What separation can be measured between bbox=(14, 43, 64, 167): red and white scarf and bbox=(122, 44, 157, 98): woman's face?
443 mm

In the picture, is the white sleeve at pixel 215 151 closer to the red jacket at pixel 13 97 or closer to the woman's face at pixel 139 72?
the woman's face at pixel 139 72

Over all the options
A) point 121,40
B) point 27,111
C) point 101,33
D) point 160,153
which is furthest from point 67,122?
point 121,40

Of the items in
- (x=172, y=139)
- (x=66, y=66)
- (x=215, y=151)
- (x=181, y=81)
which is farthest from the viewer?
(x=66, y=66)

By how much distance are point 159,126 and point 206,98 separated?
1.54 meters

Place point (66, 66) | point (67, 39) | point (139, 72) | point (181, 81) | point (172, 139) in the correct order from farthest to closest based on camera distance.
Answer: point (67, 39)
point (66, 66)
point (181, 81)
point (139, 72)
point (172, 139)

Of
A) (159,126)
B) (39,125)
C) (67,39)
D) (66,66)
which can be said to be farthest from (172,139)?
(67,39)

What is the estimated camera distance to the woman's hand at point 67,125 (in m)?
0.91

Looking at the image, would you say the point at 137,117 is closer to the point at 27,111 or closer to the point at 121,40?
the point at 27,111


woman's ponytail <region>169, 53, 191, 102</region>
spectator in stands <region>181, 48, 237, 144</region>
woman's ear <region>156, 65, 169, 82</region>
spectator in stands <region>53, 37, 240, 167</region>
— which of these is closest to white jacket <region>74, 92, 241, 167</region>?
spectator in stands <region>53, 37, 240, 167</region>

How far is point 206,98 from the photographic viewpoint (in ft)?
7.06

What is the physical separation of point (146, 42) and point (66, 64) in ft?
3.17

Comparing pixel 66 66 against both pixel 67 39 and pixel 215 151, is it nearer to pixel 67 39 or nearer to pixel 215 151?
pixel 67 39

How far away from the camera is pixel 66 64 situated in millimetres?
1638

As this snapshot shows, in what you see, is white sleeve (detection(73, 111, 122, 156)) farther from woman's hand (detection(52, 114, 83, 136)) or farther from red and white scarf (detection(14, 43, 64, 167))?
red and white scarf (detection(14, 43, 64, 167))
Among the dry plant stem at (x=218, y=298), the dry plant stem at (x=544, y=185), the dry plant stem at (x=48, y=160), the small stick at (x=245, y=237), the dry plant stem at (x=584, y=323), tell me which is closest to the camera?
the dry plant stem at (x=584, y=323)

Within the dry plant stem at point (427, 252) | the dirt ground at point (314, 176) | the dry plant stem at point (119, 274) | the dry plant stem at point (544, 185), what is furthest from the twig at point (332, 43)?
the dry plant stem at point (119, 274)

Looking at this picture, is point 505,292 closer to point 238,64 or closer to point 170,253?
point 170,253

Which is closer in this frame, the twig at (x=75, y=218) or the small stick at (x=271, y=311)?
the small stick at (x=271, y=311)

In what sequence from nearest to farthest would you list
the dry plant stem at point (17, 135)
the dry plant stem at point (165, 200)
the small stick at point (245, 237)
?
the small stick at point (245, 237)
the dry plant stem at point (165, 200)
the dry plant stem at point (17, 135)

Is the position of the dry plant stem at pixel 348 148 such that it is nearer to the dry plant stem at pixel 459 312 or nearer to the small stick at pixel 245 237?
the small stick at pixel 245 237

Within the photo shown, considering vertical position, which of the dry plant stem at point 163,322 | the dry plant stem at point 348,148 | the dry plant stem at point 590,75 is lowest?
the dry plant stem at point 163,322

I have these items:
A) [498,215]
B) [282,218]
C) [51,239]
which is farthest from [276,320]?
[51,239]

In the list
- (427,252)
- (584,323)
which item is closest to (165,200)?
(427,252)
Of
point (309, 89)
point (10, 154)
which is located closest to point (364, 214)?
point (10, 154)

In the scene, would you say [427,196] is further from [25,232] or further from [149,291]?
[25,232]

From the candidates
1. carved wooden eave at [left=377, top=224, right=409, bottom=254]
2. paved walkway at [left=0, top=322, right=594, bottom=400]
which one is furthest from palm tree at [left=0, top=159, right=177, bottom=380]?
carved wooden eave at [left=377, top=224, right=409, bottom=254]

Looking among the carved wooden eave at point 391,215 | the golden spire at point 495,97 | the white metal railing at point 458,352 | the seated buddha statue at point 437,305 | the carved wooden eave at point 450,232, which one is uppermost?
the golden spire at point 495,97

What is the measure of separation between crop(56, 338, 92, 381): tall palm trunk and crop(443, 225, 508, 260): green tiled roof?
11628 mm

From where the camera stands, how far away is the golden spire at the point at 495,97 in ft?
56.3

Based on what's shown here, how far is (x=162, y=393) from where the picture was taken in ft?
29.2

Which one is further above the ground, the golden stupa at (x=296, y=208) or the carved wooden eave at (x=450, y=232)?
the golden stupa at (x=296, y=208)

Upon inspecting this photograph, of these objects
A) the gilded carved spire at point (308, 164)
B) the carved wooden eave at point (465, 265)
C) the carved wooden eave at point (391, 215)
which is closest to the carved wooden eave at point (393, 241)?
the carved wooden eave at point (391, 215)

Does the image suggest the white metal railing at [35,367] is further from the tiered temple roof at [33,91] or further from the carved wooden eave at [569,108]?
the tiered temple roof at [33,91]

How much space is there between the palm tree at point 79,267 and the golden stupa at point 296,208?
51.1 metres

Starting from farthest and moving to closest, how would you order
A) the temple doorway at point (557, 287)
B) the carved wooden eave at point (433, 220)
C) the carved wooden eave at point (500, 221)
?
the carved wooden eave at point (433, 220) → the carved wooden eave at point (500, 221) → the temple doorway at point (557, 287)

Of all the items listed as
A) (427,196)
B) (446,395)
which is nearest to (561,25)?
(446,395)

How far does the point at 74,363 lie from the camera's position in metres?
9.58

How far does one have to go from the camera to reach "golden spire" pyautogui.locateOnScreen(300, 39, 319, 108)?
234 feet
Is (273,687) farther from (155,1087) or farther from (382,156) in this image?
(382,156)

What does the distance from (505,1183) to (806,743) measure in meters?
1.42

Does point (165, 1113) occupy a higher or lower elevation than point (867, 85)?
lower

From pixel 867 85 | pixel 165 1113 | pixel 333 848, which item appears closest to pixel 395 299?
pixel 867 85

——

● **Instruction**: Rewrite all of the material above, changing each "white sleeve" to "light-colored sleeve" and leaving everything else as it is.

● **Response for this exercise**:
What separation can be measured between bbox=(14, 43, 64, 167): red and white scarf and bbox=(122, 44, 157, 98): woman's face?
443 mm

In the picture, is the light-colored sleeve at pixel 215 151 closer to the red jacket at pixel 13 97 or closer to the woman's face at pixel 139 72?
the woman's face at pixel 139 72

Over all the options
A) point 121,40
B) point 27,111
C) point 101,33
D) point 160,153
which is furthest from point 67,122?
point 121,40

Of the items in
- (x=172, y=139)
- (x=66, y=66)
- (x=215, y=151)
- (x=181, y=81)
which is farthest from the viewer?
(x=66, y=66)

By how much distance are point 159,126 and point 206,98 separated?
1.54 meters

Place point (66, 66) | point (67, 39) | point (139, 72) | point (181, 81) | point (172, 139) in the correct order from farthest to closest based on camera distance.
Answer: point (67, 39)
point (66, 66)
point (181, 81)
point (139, 72)
point (172, 139)

Of
A) (159,126)
B) (39,125)
C) (67,39)
D) (66,66)
which can be said to be farthest from (172,139)?
(67,39)

What is the estimated camera distance to the woman's hand at point 67,125 (in m)?
0.91

Looking at the image, would you say the point at 137,117 is closer to the point at 27,111 or closer to the point at 121,40?
the point at 27,111


woman's ponytail <region>169, 53, 191, 102</region>
spectator in stands <region>181, 48, 237, 144</region>
woman's ear <region>156, 65, 169, 82</region>
spectator in stands <region>53, 37, 240, 167</region>
— which of these is closest to white jacket <region>74, 92, 241, 167</region>?
spectator in stands <region>53, 37, 240, 167</region>

How far is point 206,98 from the photographic viewpoint (in ft)?
7.06

What is the physical separation of point (146, 42) and point (66, 64) in ft?
3.17

Comparing pixel 66 66 against both pixel 67 39 and pixel 215 151, is it nearer to pixel 67 39 or nearer to pixel 215 151?
pixel 67 39

How far away from the camera is pixel 66 64 situated in millimetres?
1638

As this snapshot shows, in what you see, is light-colored sleeve (detection(73, 111, 122, 156)) farther from woman's hand (detection(52, 114, 83, 136)) or farther from red and white scarf (detection(14, 43, 64, 167))?
red and white scarf (detection(14, 43, 64, 167))
Among the dry plant stem at (x=218, y=298), the dry plant stem at (x=544, y=185), the dry plant stem at (x=48, y=160), the small stick at (x=245, y=237), the dry plant stem at (x=584, y=323), tell me which is closest to the camera?
the dry plant stem at (x=584, y=323)

Within the dry plant stem at point (427, 252) | the dirt ground at point (314, 176) | the dry plant stem at point (119, 274) | the dry plant stem at point (544, 185), what is furthest from the twig at point (332, 43)?
the dry plant stem at point (119, 274)

Looking at this picture, is point 505,292 closer to point 238,64 or closer to point 170,253?
point 170,253

Which is closer in this frame, the twig at (x=75, y=218) or the small stick at (x=271, y=311)?
the small stick at (x=271, y=311)

In what sequence from nearest to farthest would you list
the dry plant stem at point (17, 135)
the dry plant stem at point (165, 200)
the small stick at point (245, 237)
?
the small stick at point (245, 237)
the dry plant stem at point (165, 200)
the dry plant stem at point (17, 135)

Is the position of the dry plant stem at pixel 348 148 such that it is nearer to the dry plant stem at pixel 459 312 or nearer to the small stick at pixel 245 237?
the small stick at pixel 245 237

Within the photo shown, considering vertical position, which of the dry plant stem at point 163,322 | the dry plant stem at point 348,148 | the dry plant stem at point 590,75 is lowest?
the dry plant stem at point 163,322

I have these items:
A) [498,215]
B) [282,218]
C) [51,239]
which is farthest from [276,320]?
[51,239]

In the list
- (427,252)
- (584,323)
which item is closest to (165,200)?
(427,252)
Of
point (309, 89)
point (10, 154)
which is located closest to point (364, 214)?
point (10, 154)

In the scene, would you say [427,196] is further from [25,232] or further from [149,291]?
[25,232]

From the candidates
1. carved wooden eave at [left=377, top=224, right=409, bottom=254]
2. paved walkway at [left=0, top=322, right=594, bottom=400]
which one is furthest from palm tree at [left=0, top=159, right=177, bottom=380]?
carved wooden eave at [left=377, top=224, right=409, bottom=254]

Looking among the carved wooden eave at point 391,215 | the golden spire at point 495,97 | the white metal railing at point 458,352 | the seated buddha statue at point 437,305 | the carved wooden eave at point 450,232, which one is uppermost?
the golden spire at point 495,97

What is the measure of separation between crop(56, 338, 92, 381): tall palm trunk and crop(443, 225, 508, 260): green tiled roof?
11628 mm

From where the camera stands, how far away is the golden spire at the point at 495,97 in ft?
56.3

Based on what's shown here, how far is (x=162, y=393) from where the picture was taken in ft?
29.2

Which one is further above the ground, the golden stupa at (x=296, y=208) or the carved wooden eave at (x=450, y=232)?
the golden stupa at (x=296, y=208)

Upon inspecting this photograph, of these objects
A) the gilded carved spire at point (308, 164)
B) the carved wooden eave at point (465, 265)
C) the carved wooden eave at point (391, 215)
which is closest to the carved wooden eave at point (393, 241)?
the carved wooden eave at point (391, 215)

Does the image suggest the white metal railing at [35,367] is further from the tiered temple roof at [33,91] or further from the carved wooden eave at [569,108]?
the tiered temple roof at [33,91]

How much space is there between the palm tree at point 79,267 and the golden stupa at point 296,208?
51.1 metres

Starting from farthest and moving to closest, how would you order
A) the temple doorway at point (557, 287)
B) the carved wooden eave at point (433, 220)
C) the carved wooden eave at point (500, 221)
?
the carved wooden eave at point (433, 220) → the carved wooden eave at point (500, 221) → the temple doorway at point (557, 287)

Of all the items listed as
A) (427,196)
B) (446,395)
which is nearest to (561,25)?
(446,395)

How far does the point at 74,363 lie from the camera's position in metres?
9.58

How far does one have to go from the camera to reach "golden spire" pyautogui.locateOnScreen(300, 39, 319, 108)?
234 feet
Is (273,687) farther from (155,1087) or farther from (382,156) in this image?
(382,156)

What does the distance from (505,1183) to (806,743) measure in meters?
1.42

Does point (165, 1113) occupy a higher or lower elevation than point (867, 85)?
lower

From pixel 867 85 | pixel 165 1113 | pixel 333 848, which item appears closest to pixel 395 299?
pixel 867 85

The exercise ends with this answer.